I'm not trying to insult the countless talented people who are cover musicians.  I know some personally and they are amazing at what they do.  They get joy out of it and they bring joy to those listening.  I don't find joy in it and, quite frankly, I hate myself in the days leading up to and the day following gigs padded with cover material.  I feel like I am being dishonest with myself and it sends me into a depression-like state.

When I was emailing the bands I work with and explaining myself the reactions were priceless.  One musician said "but we don't have a lot of original material".  I didn't respond to that because: if your garden has no flowers you can plant some.  Another said I was "selling out".  And yet another wasn't sure what I meant by, what he called, this arbitrary decision. I'm pretty sure that last guy doesn't know what arbitrary means and was thinking he was using a $2 word to intelligently express his displeasure.  The bottom line is:  I can't live with myself if I continue this trend of a gig that is 95% cover material.

It amazes me because for the first 10 years I was a professional, full-time, musician the three bands I performed with only played the occasional non-original song.  An improvisational #BAM trio, a rock band and a funk/r&b band.  Between the three groups I spent about 6 years touring most of the south-east, mid-west and west coast of the United States and we played our own music.  No one cared.  The audience didn't care; the audience LOVED it.  I got to work with Bob Weir, BB King and countless other, lessor know but equally talented, people.  We were there to bring our art to the public and the public's ears sat eager to listen and - hopefully - enjoy us.  Do we blame modern times and technology for the need to have a musician play covers the entire night?  Is it the fear that we will be replaced by an iPod?

Since Hurricane Katrina and my relocation to Philadelphia I feel that, somehow, a button got pushed and people around me were more interested in spending hours perfecting someone else's composition than attempting tto stretch out; playing around in the part of our brain that cjust might find new harmonic and melodic combinations; new colors never heard before.
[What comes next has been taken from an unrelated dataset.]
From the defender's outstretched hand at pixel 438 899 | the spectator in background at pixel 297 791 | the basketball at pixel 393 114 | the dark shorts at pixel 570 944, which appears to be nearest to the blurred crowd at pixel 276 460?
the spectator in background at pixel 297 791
I don't think it's laziness. I hope it's not laziness. Is it laziness?  Is it a fear?

I was driving home from a gig this weekend (about 10 hours after dealing with a pretty serious bout of food poisoning) and I got to thinking.  I do not want to have people come hear me play a cover song.  I want people to come listen to an original creation influenced by my own personal experience that just might open their eyes and change their lives.  I've seen it happen.
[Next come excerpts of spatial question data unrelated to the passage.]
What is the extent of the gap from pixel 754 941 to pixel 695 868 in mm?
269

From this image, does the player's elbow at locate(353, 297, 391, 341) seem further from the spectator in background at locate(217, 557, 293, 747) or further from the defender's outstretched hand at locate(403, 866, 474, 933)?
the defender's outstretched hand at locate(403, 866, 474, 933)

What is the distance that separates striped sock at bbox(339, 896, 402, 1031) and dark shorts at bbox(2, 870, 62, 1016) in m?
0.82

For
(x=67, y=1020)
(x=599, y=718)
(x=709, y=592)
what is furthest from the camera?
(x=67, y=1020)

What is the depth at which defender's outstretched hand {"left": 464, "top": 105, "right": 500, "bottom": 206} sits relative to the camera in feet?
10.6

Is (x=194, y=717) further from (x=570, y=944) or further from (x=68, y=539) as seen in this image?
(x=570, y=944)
That being said: I'm quite pleased with the two groups I lead.  The Courtesy Shuttle is almost entirely original instrumental fusion composed by either bassist Rich Curtis or myself.  And the swing band, The High Rollers, has been making the shift to this new sound organically.
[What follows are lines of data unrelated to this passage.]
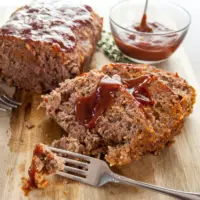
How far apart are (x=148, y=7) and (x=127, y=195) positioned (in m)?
4.32

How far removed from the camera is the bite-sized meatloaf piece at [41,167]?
14.5 feet

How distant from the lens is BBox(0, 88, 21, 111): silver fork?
5.71 metres

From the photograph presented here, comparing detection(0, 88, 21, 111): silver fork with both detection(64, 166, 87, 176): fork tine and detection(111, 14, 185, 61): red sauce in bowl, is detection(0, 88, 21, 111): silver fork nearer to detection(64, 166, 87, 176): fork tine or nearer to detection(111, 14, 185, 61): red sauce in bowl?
detection(64, 166, 87, 176): fork tine

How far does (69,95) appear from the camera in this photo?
5.34m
Notes by Thelonious Monk to his band.
While I am boldly opposed to personally performing cover material there is a huge exception: the local songwriter.  I do not feel that a great tune written by local pianist David Dzubinski is a cover song, so we play it.  Davey Cope is a friend and helluva singer/songwriter and someone appreciating his [yet] undiscovered talent and embracing it by helping expose it to the world is a great thing.  What I don't think is necessary is someone expecting the Jimmy Winklejon Quartet to play Fly Me To The Moon with the same arrangement and ending that Sinatra did.  Or someone approaching me at a solo gig and asking for Randy Newman or (gag) Billy Joel.  Did they not see the people enjoying the instrumental that I just finished writing that day to celebrate the birth of my niece?  Did they not see the woman with a tear in her eye after one of my lyrics regarding pre-storm New Orleans?  Did most of the room not laugh-out-loud when I sang about my wife and admitted that she is the reason I shower?

This debate is probably not going to end soon, but starting August 1st I put my foot down.

You want a jukebox, buy a damn iPod.

You want live music that no place else is able to have?  Give me a call.